We always enjoy an annual visit to the Snowdrops in the churchyard at Martlesham, across the river Deben from NT Sutton Hoo. We knew we were pretty early for spring flowers, but it was a delight to find a good spread, if not quite a carpet, of these beautiful flowers. I expect we will return in a few weeks, once the Crocuses have had a chance to open.

Church of St Mary the Virgin. Most Snowdrops were the far side of the flint-faced tower.

We watched this Buzzard being dive-bombed by a screeching Kestrel.


I love to be near reeds

A very poor record shot, sorry; best my Zoom could manage, but lovely to see these Lapwing

I love Snowdrops, but I also look forward to the riot of colour that comes later ...

... and indeed, we saw our first Daffodil in flower, but don't you love the purity of the Snowdrop?


Monday 24 January 2022

Trailcam Update and RSPB Big Garden Birdwatch Reminder

We hope to take part once again in the annual RSPB Big Garden Birdwatch, which runs from 28 to 30 January 2022. It is always interesting to see which of the 'regulars' deign to show up during our chosen hour, and if there are any surprises. Do consider taking part yourselves; this must be one of the largest and most popular citizen science projects around.

You might be wondering why I am posting a photograph of a Grey Squirrel. Well, it occurred to me that taking part in the Birdwatch is a bit like taking the photographs off our garden Trailcam ... you never quite know what you will find.  

Our Trailcam has picked up the following creatures to date:

  1. Blackbird
  2. Robin
  3. Blue tit
  4. Pigeon
  5. Magpie
  6. Great tit
  7. Grey Squirrel
  8. Mouse
  9. Other people's domestic cats ... several

We keep hoping it will deliver a surprise, though I have to say that (despite the charm of 'Ray' the rodent on BBC Winterwatch), I am glad we have not ended up with frame upon frame of rats! In fact, rats have not appeared at all to date. Perhaps I should mention Ray's nemesis, the Tawny Owl; as it happens, I have just heard our resident bird calling, but I sense an appearance on the Trailcam is, at the very least, unlikely. 

Here is a small selection of our recent photographs ...

I would love to know the real colour of the fur.

One of our faithful visitors, a female Blackbird

This one was burning the midnight oil ...

This was the early bird Grey Squirrel.



Monday 17 January 2022

NT Sutton Hoo ... or ... If You Go Down To The Woods

Well, it may not have been a teddy bears' picnic, but it was a joy to experience an unexpected encounter with a pair of Muntjac deer as we walked away from the picnic site overlooking the river Deben. The photos were taken with my zoom lens as we had no wish to cause alarm. One of the deer watched us closely, but neither seemed perturbed by our presence.

There were very few small birds about in the wood. We saw crows, gulls and pigeons overhead. I wonder who will gorge on these remaining berries. 
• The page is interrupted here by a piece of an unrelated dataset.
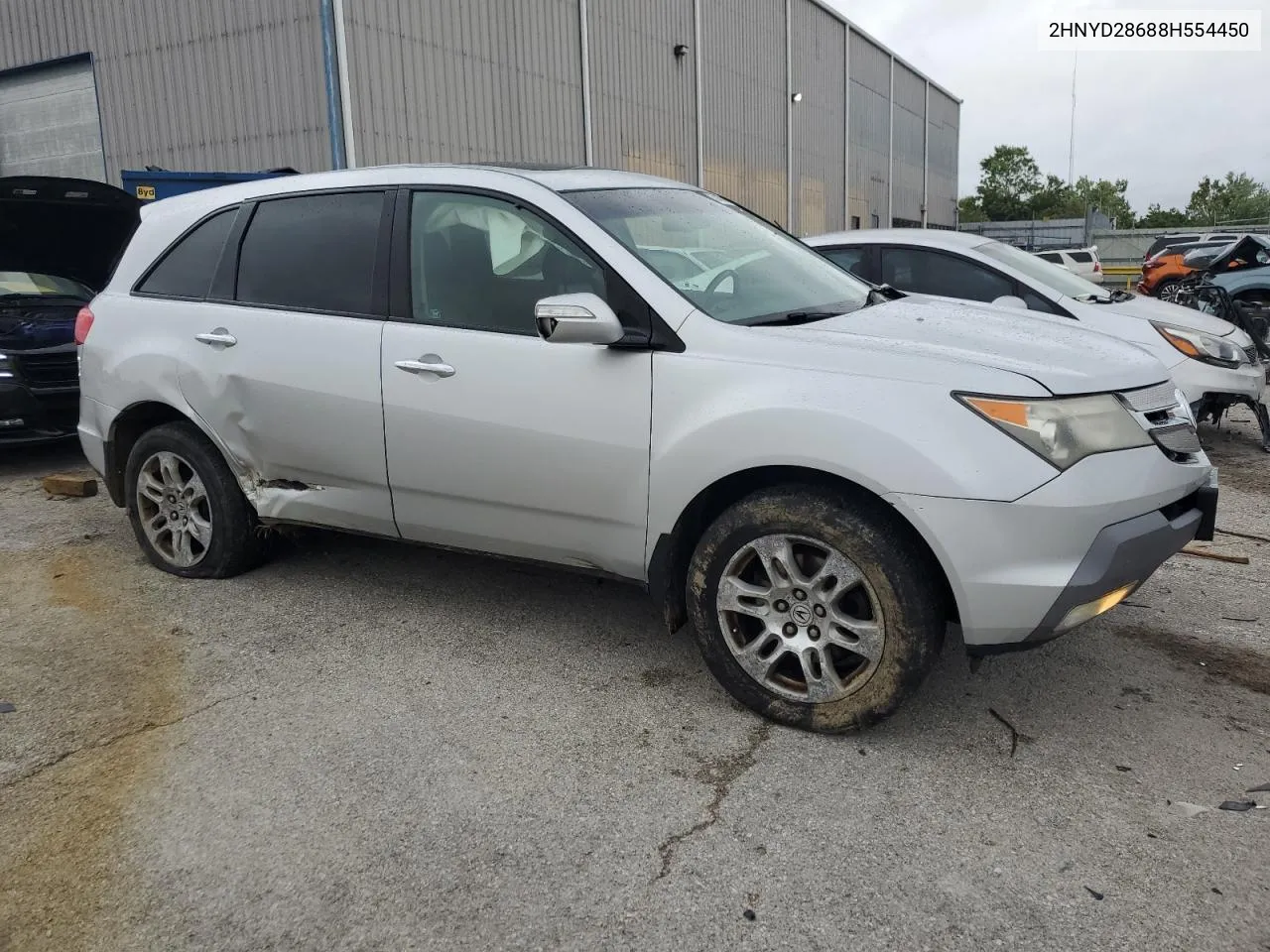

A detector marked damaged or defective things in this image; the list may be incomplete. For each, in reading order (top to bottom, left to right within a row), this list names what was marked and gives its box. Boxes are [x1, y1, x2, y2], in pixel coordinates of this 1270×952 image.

We were looking out over the estuary towards Woodbridge when a Kestrel landed on a bare branch and perched there surveying the scene for a few seconds. 

The Kestrel flying off

Preparing for take-off

Showing its beady eye

Were we friend or foe?

Woodbridge on the far shore

Our sunlit path

Wolf in the woods (for 'wolf' see here ... and for Sutton Hoo wolf purse lid see here)

Wednesday 12 January 2022

An Hour on the Beach

Last weekend we spent an hour or so on the beach at Landguard, in the lee of the port of Felixstowe. There were one of two gulls on the shoreline and cormorants and geese overhead.

Port to the left, bird observatory to right, and protected nature zone (where we see butterflies) in the foreground


I was interested to see the red ring on this gull, and it was a shame I failed to photograph the rest of the label. A lot of bird ringing is done at the bird observatory. There is a blackboard on the fence listing recent sightings, which is always good to see.


Sunset on the boardwalk, looking towards Harwich


Thursday 6 January 2022

Visiting Female Blackcap


Blue tit and female Blackcap

Last year we felt very privileged to have Blackcap visitors in the garden, and once again we have been delighted this week by the presence of a female. I wonder if there is a male waiting in the wings. What beautiful birds these are, and what fine bills they have. We have clocked up February and March sightings in previous years, but this is the earliest by a good few weeks.